Calculate the concentration of cobalt (in ppm) in the initial solution prepared by dissolving the sample.
Calculate the concentration of nickel (in ppm) in the initial solution prepared by dissolving the sample.
Both Co and Ni react with 2,3-quinoxalinedithiol in a 1:1 molar ratio; therefore, the concentrations of Co and Ni are equal to the concentrations of the complexes. Let the dilute solution contain x M Co and y M Ni (we choose molar concentrations since the absorptivity values are given in M-1cm-1) . Write down Beer’s law for the two complexes as
0.562 = (36400 M-1cm-1)*(x M)*(1.00 cm) + (5520 M-1cm-1)*(y M)*(1.00 cm) …..(1)

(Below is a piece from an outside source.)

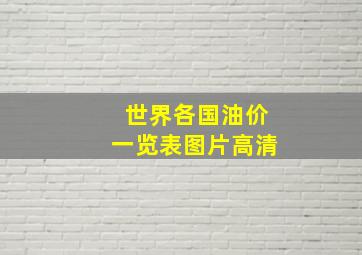 世界各国油价
一览表图片高清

0.602 = (1240 M-1cm-1)*(x M)*(1.00 cm) + (17500 M-1cm-1)*(y M)*(1.00 cm) …..(2)
Multiply (1) by 1240 and (2) by 36400 and subtract and obtain
0.562*1240 – 0.602*36400 = (5520)*(1240)*y – (17500)*(36400)*y
====> -21215.92 = -630155200*y
====> y = 3.3668*10-5
Put the value of y in (1) and obtain
0.562 = (36400)*x + (5520)*(3.3668*10-5)
=====> 36400*x = 0.3595264
=====> x = 9.8771*10-6
The concentrations of Co and Ni in the dilute solution are 9.8771*10-6 M and 3.3668*10-5 M respectively.
The dilute solution was prepared by taking 25.0 mL of the stock solution and diluting to 50.0 mL; the dilution factor is (50.0 mL)/(25.0 mL) = 2.0.
The concentrations are: Co = (9.8771*10-6 M)*(2.0) = 1.97542*10-5 M; Ni = (3.3668*10-5 M)*(2.0) = 6.7336*10-5 M.
The atomic masses of Co and Ni are 58.933 g/mol and 58.693 g/mol.
The concentrations (in ppm) are:
Co = (1.97542*10-5 M)*(1 mol/L/1 M)*(58.933 g/1 mole)*(1000 mg/1 g)*(1 ppm/1 mg/L) = 1.164 ppm (ans).
Ni = (6.7336*10-5 M)*(1 mol/L/1 M)*(58.693 g/1 mole)*(1000 mg/1 g)*(1 ppm/1 mg/L) = 3.952 ppm (ans).